I was a student when the Feb 2011 quake hit, drinking up a storm during Orientation week, down in Dirty Dunnaz. We felt it, albeit barely - loud music and a raucous daytime party will hide a great deal. But a text from my brother (who lives in Christchurch) sobered me pretty quickly. "I'm all good, Amanda's good, Chilli (cat) is under our bed". Realizing another quake had happened, I tried calling him to ascertain the damage but he responded again with a text "Shouldn't call, keep congestion down for emergency services" which answered a fair bit. Sometimes when I visit my brother I head out to these areas - it's like wandering into a Fallout scene, but with a strange hopeful aura as opposed to a nuclear wasteland. It's gorgeous, with that underlying pain of the loss/death that the quake threw their way.

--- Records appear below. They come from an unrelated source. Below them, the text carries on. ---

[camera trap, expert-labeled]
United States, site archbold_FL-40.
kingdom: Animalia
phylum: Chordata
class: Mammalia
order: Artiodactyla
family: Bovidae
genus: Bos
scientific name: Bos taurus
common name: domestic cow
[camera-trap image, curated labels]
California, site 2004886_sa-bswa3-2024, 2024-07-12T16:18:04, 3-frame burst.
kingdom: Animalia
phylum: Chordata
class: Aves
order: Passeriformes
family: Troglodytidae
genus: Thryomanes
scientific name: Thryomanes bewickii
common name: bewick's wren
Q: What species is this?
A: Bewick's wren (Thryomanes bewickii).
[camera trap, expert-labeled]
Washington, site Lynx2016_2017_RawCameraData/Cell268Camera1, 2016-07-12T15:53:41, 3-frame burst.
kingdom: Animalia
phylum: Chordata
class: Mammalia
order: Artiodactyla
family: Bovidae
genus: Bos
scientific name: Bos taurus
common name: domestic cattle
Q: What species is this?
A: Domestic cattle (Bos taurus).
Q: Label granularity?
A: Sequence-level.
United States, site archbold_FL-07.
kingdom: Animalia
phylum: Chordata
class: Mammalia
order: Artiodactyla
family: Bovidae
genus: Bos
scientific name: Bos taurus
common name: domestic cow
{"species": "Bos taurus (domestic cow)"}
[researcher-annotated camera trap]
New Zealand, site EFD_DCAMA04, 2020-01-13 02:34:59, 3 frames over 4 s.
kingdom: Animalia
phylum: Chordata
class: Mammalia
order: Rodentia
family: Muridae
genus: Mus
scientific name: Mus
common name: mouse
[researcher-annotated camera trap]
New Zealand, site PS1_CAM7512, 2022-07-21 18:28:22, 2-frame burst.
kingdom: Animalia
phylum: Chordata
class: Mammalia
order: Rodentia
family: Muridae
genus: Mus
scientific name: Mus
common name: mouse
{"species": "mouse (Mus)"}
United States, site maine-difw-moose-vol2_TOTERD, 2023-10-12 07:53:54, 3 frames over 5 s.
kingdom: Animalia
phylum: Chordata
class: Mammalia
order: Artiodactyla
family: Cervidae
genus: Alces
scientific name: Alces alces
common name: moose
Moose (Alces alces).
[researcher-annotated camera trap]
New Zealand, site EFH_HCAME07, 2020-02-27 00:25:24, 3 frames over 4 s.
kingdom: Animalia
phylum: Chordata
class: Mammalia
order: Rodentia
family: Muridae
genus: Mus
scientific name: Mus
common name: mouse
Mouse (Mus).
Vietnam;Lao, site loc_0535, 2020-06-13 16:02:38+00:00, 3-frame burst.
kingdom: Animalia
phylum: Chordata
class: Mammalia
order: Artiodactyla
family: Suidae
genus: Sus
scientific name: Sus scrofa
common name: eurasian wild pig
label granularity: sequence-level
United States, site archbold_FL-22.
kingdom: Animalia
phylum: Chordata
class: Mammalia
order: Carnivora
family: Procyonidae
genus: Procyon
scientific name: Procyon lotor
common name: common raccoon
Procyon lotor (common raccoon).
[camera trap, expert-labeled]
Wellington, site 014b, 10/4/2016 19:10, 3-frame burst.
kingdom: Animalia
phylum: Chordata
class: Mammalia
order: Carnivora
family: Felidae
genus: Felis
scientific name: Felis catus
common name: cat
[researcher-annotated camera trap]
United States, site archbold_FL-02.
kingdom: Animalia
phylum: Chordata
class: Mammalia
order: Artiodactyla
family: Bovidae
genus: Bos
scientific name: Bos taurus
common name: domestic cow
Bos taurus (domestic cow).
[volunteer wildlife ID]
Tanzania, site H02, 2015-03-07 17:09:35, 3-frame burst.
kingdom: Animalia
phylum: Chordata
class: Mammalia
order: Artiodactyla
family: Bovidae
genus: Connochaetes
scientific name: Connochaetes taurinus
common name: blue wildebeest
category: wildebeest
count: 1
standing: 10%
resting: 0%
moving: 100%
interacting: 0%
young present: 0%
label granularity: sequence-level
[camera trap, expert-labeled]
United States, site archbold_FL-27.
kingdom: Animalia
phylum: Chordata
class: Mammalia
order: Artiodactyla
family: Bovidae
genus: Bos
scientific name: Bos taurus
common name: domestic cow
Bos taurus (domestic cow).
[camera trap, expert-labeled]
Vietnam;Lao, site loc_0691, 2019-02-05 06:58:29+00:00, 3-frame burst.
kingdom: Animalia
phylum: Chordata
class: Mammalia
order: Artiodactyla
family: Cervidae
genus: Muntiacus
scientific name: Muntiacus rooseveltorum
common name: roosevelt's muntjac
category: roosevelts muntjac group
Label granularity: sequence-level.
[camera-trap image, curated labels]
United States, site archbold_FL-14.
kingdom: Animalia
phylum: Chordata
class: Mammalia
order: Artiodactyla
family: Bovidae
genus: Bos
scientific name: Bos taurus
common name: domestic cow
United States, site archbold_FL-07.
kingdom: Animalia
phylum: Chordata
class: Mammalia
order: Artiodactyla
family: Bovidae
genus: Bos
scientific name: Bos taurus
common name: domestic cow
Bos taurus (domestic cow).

When we first learned the extent of the damage, a few of us gathered together in the coming days, and packed out a friend's Toyota Hilux with bottled water, canned food and blankets we bought from The Warehouse. We headed off up the road but were eventually stopped around Rolleston - which used to be a sleepy little suburb with a pub and a grocery store. Rolleston of 2019 is one of, if not the, fastest growing places in the area. Restaurants, petrol stations, full on shopping complexes. People shifted there when they realized their immediate surroundings were no longer safe. Anyway we got stopped at Rolleston and they explained they were trying to limit the traffic into the city, the police officers offered to take our provisions into the city to be handed out, given that was our plan we happily agreed and helped transfer it all into a couple of patrol cars. With that we just headed back home. No doubt it helped some families who had to be setup in the tent village immediately following the quake. I don't think I've ever told someone from Christchurch that story. Not even my brother. Not sure why, I guess it seems silly in retrospect. We could have just donated funds directly but we wanted to do something and be in the area for the people that were suffering. Maybe knowing these ever-so-slightly hungover students from the next city over had cleaned out the local grocery store of their canned goods, just to trek it up the Island might give them some hope. The city is doing really well these days - lots to do, lots to be held accountable for. But the locals have a spring in their step and life truly does continue.
Stuff very occasionally puts out nice articles like this. Too often they're just... awful... But this is a nice change. It's bang on too, I visit Christchurch every year at least once to see my family and while it's saddening to see entire areas devoid of humans, it's also incredibly impressive that the land will just be reclaimed by nature.